- Texto do documento:
Tive, na altura vários convites para diversos jornais, até em condições mais interessantes, do ponto de vista económico, do que as que tinha no “Portugal Hoje”. Entendi não os aceitar, porque os interpretei, naquela conjuntura, como presentes envenenados, que haveriam de pôr em causa a solidariedade que eu devia ao PS.
Acabei aí, precocemente, a minha carreira de jornalista.
Tinha um filho de cinco anos e a mulher grávida e fiquei numa situação extremamente difícil, sem que alguém se preocupasse com isso. Por acaso tinha numa gaveta um diploma da licenciatura em direito e até já tinha concluído o estágio da advocacia com o nosso camarada José Maria Roque Lino.
Morreu um jornalista mas nasceu, de um momento para o outro, um advogado, que dizem que não é mau. Não escondo as saudades que tenho dos jornais nem a mágoa que me vem daquele triste desfecho. Mas se hoje estivesse na mesma situação faria rigorosamente o mesmo, porque sou e hei-de continuar a ser um homem de lealdades.
Ao longo destas últimas três décadas mantive a minha fidelidade ao PS e ao seu ideário, participando sempre que me é possível nas suas iniciativas, convivendo com camaradas, discutindo ideias e procurando dar o meu apport nas áreas em que me reconhecem melhor aptidão.
Abstive-me durante todo este tempo de fazer criticas públicas a situações que julguei criticáveis, substituindo-as pelo desabafo com companheiros com quem privo, num circuito fechado dificilmente tolerável nalguns momentos.
Nunca me candidatei a cargos partidários porque tenho modo de vida e nunca tive o tempo suficiente para os poder desempenhar dignamente, sem prejuízo da minha vida profissional. Mas nunca recusei as missões que – mediata ou imediatamente – me confiaram, procurando desempenhá-las com respeito pelos nossos princípios e pelo nosso ideário. Saliento, a propósito, a da participação na Alta Autoridade para a Comunicação Social, de onde me demiti apenas no momento em que a Assembleia da República perverteu o sentido desse órgão constitucional e o transformou numa polícia da comunicação, com poderes para acoimar, em desfavor da função cívica que deveria exercer pela mensagem. Saíram logo depois de mim o camarada António Reis e a escritora Lídia Jorge.
Ajudei o Joaquim Raposo na conquista da Câmara da Amadora e fui membro da Assembleia Municipal por uma legislatura. Envolvi-me com Mário Soares na última campanha eleitoral, participando activamente na organização das acções que se fizeram na media do Brasil.
Ao longo dos últimos anos tenho emprestado o meu apoio aos camaradas das comunidades portuguesas no estrangeiro, ajudando-os sobretudo no esclarecimento de questões jurídicas relacionadas com o seu trabalho político.
Assisti, neste último plano, a coisas tão grotescas e tão chocantes que só por si justificariam que já tivesse saltado do barco há muito tempo. É matéria que é do conhecimento dos responsáveis do Partido e, por isso, não vale a pena que me alargue mais.

- Informação registada:
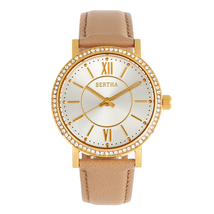 Bertha Bertha Lydia Quartz Crystal Silver Dial Ladies Watch BR9502 BR9502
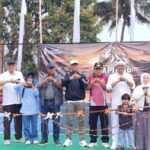 Penjaringan Bibit Atlet dan Penggerak Ekonomi Lokal Lewat Kejuaraan Bola Voli Sapi Cup di Desa Pangauban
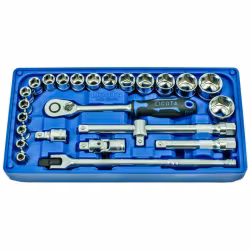 Набор торцевых головок Licota ACK-B3001, 25 предметов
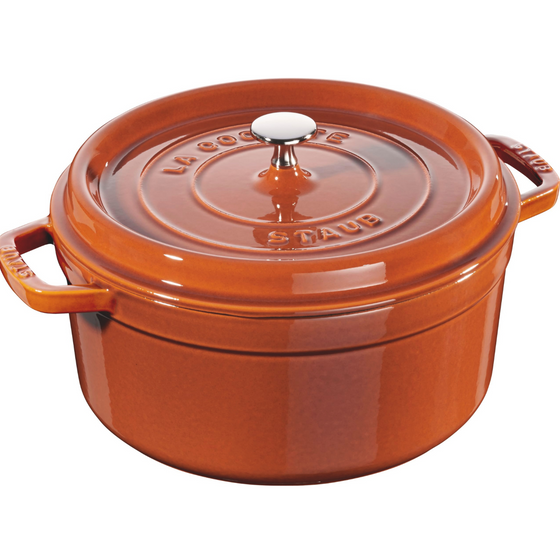 Staub Round Cocotte 6.7ltr 28cm Cinnamon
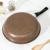 Сковорода Rock, d=29 см, пластиковая ручка, антипригарное покрытие, цвет коричневый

- Instruções do exercício:
1) Responda às perguntas seguintes com base no texto do documento.
(a) Com quem foi concluído o estágio da advocacia?
(b) Quem saiu da Alta Autoridade para a Comunicação Social logo depois do autor do texto?
(c) Na conquista de que câmara foi dada ajuda a Joaquim Raposo?
2) Reescreva em forma de lista o parágrafo do texto do documento que começa por "Nunca me candidatei a cargos partidários", mantendo os factos principais.
3) Copie, por favor, o trecho do texto do documento entre "Tive, na altura" e "Maria Roque Lino.", inclusive.

- Resultados do exercício:
1)
(a) Com José Maria Roque Lino.
(b) António Reis e a escritora Lídia Jorge.
(c) Na Câmara da Amadora.

2)
- Nunca me candidatei a cargos partidários, porque tenho modo de vida e nunca tive tempo para os desempenhar dignamente sem prejuízo da vida profissional.
- Nunca recusei as missões que me confiaram e procurei cumpri-las com respeito pelos nossos princípios e pelo nosso ideário.
- Destaco a participação na Alta Autoridade para a Comunicação Social. Demiti-me quando a Assembleia da República transformou esse órgão numa polícia da comunicação com poderes para acoimar.
- Logo depois de mim saíram António Reis e a escritora Lídia Jorge.

3)
Tive, na altura vários convites para diversos jornais, até em condições mais interessantes, do ponto de vista económico, do que as que tinha no “Portugal Hoje”. Entendi não os aceitar, porque os interpretei, naquela conjuntura, como presentes envenenados, que haveriam de pôr em causa a solidariedade que eu devia ao PS.
Acabei aí, precocemente, a minha carreira de jornalista.
Tinha um filho de cinco anos e a mulher grávida e fiquei numa situação extremamente difícil, sem que alguém se preocupasse com isso. Por acaso tinha numa gaveta um diploma da licenciatura em direito e até já tinha concluído o estágio da advocacia com o nosso camarada José Maria Roque Lino.